====== Textauszug ======
Verkleinerung der Spruchkörper nicht mehr vorgesehen

In den letzten Jahren lässt sich schweizweit eine Verkleinerung der Spruchkörper bei gerichtlichen Plenarverfahren feststellen. Kollegialgerichte tagen meistens in der Besetzung mit drei Richtern und Richterinnen. Im Vernehmlassungsentwurf war daher ebenfalls die Verkleinerung der Spruchkörper auf eine Dreierbesetzung in den Verfahren vor Obergericht und Kantonsgericht vorgesehen. Nur noch ausnahmsweise sollte in bestimmten Verfahren das Obergericht in einer Fünferbesetzung urteilen. Das Ergebnis der Vernehmlassung zeigt hingegen, dass das die bisherige Grösse der Spruchkörper beim Ober- und Kantonsgericht beibehalten werden soll. Dabei wird insbesondere der Vorteil angeführt, dass die Milizrichter Expertise aus verschiedenen Gebieten einbringen können und dass grössere Spruchkörper für breiter abgestützte Urteile sorgen können. Es wird bewusst auch darauf verzichtet, dem Einzelrichter (Präsidium und Vizepräsidium) zulasten der Gerichtskammern weitergehende Entscheidkompetenzen einzuräumen. Ein solcher Schritt würde eine unerwünschte Schwächung des Milizrichtersystems bedeuten.
Der Regierungsrat beantragt dem Landrat, das revidierte Gerichtsorganisationsgesetz sowie die Verfassungsänderung der Landsgemeinde zur Zustimmung zu unterbreiten.

Finanzielle Auswirkungen

Durch die Reform fallen für die zusätzlichen Pensen zusätzliche Lohnkosten von jährlich 290 000 Franken an. Dafür fällt die Auszahlung von Sitzungsgeldern in der Höhe von jährlich rund 25 000 Franken weg. Für den zusätzlichen Raumbedarf im Gerichtshaus ist ein Umbau in der Höhe von rund 45 000 Franken notwendig. Die Kantonspolizei ist bereit, die von ihr genutzten Büroräumlichkeiten im Südostflügel freizugeben und in das Mercierhaus, die heutige Einsatzzentrale, umzuziehen. 

Inkraftsetzung

Die Revision tritt auf Beginn der nächsten Amtsdauer am 1. Juli 2022 in Kraft, wobei die Wahl der Richter und Richterinnen an der Landsgemeinde 2022 erfolgt.
======
Arbeitsauftrag 1:
Gib jede Zeile der Einträge an, in der die Zeichenfolge "Examining" vorkommt, und beachte dabei die Groß- und Kleinschreibung.
Der Textauszug und die Einträge haben inhaltlich nichts miteinander zu tun.
====== Vorliegende Einträge ======
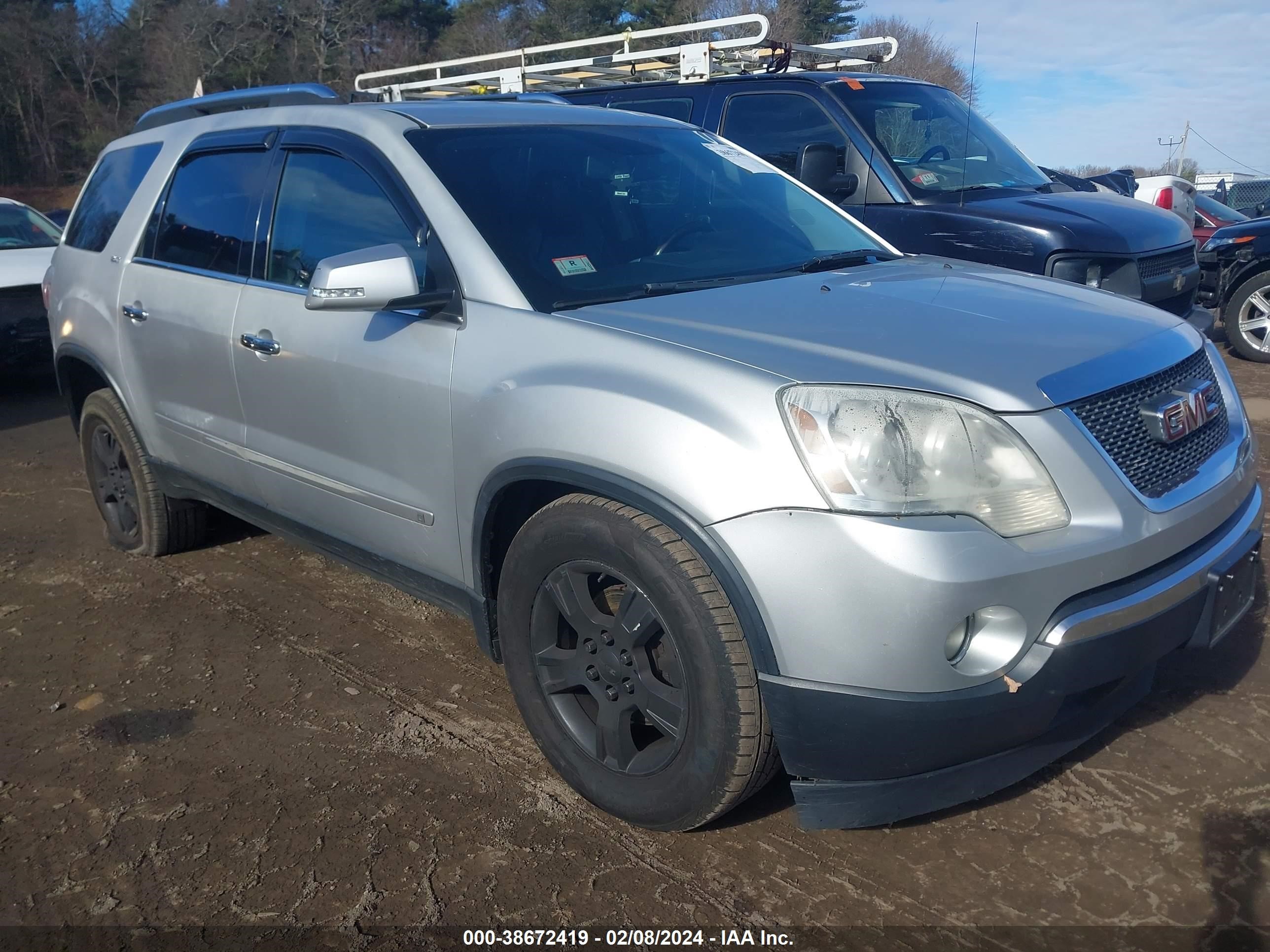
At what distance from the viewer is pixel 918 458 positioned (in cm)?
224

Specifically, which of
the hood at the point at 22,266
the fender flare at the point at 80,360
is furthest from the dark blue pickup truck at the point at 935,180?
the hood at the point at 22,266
======
====== Vorliegende Einträge ======
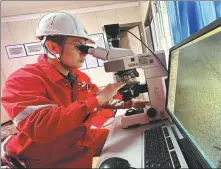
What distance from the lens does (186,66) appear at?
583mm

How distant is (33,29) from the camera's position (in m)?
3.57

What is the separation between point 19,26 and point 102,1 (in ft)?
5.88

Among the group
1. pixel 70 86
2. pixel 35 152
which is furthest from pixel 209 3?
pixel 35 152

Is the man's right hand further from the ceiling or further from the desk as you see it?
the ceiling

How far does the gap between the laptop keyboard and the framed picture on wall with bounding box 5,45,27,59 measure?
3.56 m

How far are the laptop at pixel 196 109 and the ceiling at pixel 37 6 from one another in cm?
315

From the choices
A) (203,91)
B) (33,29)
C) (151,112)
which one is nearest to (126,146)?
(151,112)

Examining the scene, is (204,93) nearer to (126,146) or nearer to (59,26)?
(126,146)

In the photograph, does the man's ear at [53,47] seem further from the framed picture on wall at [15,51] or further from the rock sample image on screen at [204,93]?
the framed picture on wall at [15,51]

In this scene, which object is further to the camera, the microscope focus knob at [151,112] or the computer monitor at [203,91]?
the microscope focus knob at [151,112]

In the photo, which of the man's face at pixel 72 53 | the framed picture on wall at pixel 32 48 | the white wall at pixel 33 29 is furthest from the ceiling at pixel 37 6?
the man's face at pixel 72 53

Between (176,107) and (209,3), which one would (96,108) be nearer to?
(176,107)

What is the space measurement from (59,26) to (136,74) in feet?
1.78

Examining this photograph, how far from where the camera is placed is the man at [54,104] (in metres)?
======
====== Vorliegende Einträge ======
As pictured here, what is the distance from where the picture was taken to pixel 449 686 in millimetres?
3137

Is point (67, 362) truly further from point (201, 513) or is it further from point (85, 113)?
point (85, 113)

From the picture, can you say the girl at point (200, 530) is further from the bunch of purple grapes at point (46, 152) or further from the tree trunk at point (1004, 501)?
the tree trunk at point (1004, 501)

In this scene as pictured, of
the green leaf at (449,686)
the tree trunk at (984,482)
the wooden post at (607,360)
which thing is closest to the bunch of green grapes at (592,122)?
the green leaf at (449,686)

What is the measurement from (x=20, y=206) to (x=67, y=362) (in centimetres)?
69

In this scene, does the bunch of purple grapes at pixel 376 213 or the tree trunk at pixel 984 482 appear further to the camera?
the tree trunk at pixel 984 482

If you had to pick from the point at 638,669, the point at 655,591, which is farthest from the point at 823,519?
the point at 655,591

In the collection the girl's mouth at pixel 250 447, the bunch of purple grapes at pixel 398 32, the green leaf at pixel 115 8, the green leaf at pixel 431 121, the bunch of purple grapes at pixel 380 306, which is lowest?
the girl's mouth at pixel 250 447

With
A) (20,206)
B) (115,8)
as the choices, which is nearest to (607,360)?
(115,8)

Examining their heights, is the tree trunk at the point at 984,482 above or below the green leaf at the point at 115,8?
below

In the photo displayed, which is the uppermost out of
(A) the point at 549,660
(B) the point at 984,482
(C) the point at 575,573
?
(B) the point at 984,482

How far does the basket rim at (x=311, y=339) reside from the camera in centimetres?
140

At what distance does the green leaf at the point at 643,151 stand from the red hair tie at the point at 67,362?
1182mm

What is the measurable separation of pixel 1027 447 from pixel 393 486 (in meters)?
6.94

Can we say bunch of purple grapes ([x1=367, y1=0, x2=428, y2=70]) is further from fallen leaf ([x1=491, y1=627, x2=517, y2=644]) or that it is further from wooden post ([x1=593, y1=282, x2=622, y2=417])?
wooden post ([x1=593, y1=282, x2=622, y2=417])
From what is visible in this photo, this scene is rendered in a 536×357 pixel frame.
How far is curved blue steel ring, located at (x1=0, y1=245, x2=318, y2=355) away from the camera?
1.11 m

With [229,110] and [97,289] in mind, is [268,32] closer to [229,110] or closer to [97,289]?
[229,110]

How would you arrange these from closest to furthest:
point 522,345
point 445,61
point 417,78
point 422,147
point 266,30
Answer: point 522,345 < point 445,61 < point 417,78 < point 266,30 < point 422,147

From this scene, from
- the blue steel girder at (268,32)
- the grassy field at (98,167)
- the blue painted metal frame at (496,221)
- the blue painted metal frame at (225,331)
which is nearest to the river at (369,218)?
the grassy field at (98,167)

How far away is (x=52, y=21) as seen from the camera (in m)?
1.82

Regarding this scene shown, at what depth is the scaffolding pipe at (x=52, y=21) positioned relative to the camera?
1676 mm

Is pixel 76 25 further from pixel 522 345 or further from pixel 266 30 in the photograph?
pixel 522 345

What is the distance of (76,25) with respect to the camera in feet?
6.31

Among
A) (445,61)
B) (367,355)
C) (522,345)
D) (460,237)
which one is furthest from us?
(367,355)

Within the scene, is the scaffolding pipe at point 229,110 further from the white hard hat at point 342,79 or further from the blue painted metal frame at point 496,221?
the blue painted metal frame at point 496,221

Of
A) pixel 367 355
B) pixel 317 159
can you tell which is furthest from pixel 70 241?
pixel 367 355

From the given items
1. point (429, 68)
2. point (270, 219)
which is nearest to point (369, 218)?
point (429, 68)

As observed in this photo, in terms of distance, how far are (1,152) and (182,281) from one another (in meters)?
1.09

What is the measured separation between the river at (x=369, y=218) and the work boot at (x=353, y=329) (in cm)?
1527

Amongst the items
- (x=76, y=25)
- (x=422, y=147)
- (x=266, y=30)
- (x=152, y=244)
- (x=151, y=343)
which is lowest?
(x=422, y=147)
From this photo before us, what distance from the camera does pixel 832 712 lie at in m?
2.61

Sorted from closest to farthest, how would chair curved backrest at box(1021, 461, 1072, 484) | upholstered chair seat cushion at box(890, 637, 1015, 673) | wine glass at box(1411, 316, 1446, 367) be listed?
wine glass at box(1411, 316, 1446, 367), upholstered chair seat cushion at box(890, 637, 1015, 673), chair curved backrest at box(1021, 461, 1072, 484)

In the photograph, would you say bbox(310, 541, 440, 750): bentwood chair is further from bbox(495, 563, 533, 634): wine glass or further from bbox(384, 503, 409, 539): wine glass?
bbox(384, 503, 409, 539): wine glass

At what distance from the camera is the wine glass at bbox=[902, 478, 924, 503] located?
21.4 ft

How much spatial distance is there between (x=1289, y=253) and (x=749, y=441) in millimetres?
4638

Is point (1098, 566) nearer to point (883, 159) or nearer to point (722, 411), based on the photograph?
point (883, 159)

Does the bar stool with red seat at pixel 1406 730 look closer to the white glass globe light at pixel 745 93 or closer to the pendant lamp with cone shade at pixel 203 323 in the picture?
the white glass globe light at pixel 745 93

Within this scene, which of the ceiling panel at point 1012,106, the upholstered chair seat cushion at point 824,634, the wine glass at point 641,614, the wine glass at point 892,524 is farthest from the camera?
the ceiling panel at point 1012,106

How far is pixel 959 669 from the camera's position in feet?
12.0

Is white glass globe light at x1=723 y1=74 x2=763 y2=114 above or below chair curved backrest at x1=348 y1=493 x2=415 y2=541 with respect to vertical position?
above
======
Arbeitsauftrag 2:
Nenne alle Geldbeträge in Franken, die im Textauszug vorkommen.

Lösung 1:
Examining the scene, is (204,93) nearer to (126,146) or nearer to (59,26)?
Examining this photograph, how far from where the camera is placed is the man at [54,104] (in metres)?
Examining their heights, is the tree trunk at the point at 984,482 above or below the green leaf at the point at 115,8?

Lösung 2:
290 000 Franken, rund 25 000 Franken, rund 45 000 Franken